McRae Correctional Facility
- Interactive map of McRae Correctional Facility
- Location: 1000 Jim Hammock Drive McRae-Helena, Georgia;
- Status: open
- Security class: low security
- Capacity: 2275
- Opened: 2000
- Managed by: CoreCivic

= McRae Correctional Institution =

Private men's prison in Georgia, USA

McRae Correctional Facility is a privately managed, low-security prison for men, owned and operated by the CoreCivic since 2000 under contract with the United States Federal Bureau of Prisons for federal prisoners.

The maximum capacity of the prison is 2275. It stands in McRae-Helena, Telfair County, Georgia.

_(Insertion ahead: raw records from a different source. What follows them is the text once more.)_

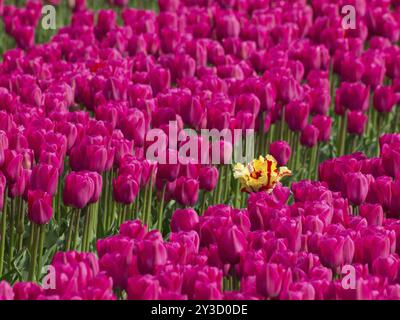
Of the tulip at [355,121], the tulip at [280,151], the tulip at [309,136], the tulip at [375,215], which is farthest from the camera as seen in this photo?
the tulip at [355,121]

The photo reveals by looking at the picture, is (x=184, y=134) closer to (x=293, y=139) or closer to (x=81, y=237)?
(x=81, y=237)

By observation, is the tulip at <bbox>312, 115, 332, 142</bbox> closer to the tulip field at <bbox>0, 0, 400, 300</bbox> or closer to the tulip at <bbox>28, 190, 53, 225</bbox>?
the tulip field at <bbox>0, 0, 400, 300</bbox>

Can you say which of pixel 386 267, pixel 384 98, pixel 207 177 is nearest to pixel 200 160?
pixel 207 177

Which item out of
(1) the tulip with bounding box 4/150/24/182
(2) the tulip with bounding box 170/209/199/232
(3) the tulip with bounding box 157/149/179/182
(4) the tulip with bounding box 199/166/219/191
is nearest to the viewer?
(2) the tulip with bounding box 170/209/199/232

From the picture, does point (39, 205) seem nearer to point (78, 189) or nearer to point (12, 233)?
point (78, 189)

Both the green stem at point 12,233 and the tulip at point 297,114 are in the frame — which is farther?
the tulip at point 297,114

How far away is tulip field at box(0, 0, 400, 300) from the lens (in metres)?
4.04

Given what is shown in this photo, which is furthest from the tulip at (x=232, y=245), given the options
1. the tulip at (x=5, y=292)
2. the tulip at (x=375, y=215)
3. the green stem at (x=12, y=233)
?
the green stem at (x=12, y=233)

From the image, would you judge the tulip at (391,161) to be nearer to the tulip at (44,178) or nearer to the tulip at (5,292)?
the tulip at (44,178)

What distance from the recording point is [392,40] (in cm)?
859

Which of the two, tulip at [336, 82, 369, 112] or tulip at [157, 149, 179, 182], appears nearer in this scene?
tulip at [157, 149, 179, 182]

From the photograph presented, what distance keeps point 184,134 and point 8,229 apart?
101 centimetres

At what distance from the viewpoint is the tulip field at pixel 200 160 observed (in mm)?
4039

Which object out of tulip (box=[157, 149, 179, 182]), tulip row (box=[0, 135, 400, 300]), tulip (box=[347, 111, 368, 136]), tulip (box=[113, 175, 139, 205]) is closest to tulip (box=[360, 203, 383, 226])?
tulip row (box=[0, 135, 400, 300])
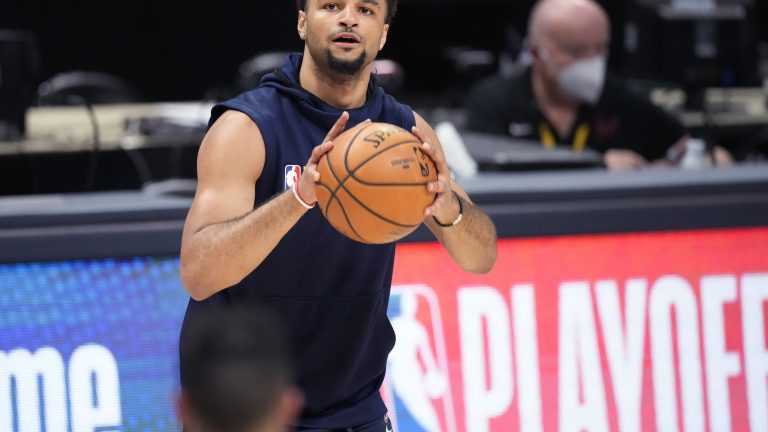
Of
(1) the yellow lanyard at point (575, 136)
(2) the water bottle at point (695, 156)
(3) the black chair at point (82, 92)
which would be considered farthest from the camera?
(3) the black chair at point (82, 92)

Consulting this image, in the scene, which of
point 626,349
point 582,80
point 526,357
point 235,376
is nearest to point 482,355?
point 526,357

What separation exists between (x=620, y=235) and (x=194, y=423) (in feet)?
8.21

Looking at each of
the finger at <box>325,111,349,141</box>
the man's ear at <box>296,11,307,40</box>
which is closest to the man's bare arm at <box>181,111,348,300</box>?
the finger at <box>325,111,349,141</box>

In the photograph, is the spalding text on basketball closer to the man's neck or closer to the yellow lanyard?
the man's neck

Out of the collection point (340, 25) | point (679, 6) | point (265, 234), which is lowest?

In 2014 Azadeh N. Shahshahani of the ACLU of Georgia reported that McRae and another private federal prison in Georgia showed "a record of violations of constitutional and Bureau of Prisons standards governing the medical treatment of prisoners" and other issues. McRae is known as a "criminal alien requirement" (CAR) prison, meaning that it houses only aliens who will face deportation once they complete their sentences.

In August 2016, Justice Department officials announced that the FBOP would be phasing out its use of contracted facilities, on the grounds that private prisons provided less safe and less effective services with no substantial cost savings. The agency expects to allow current contracts on its thirteen remaining private facilities to expire.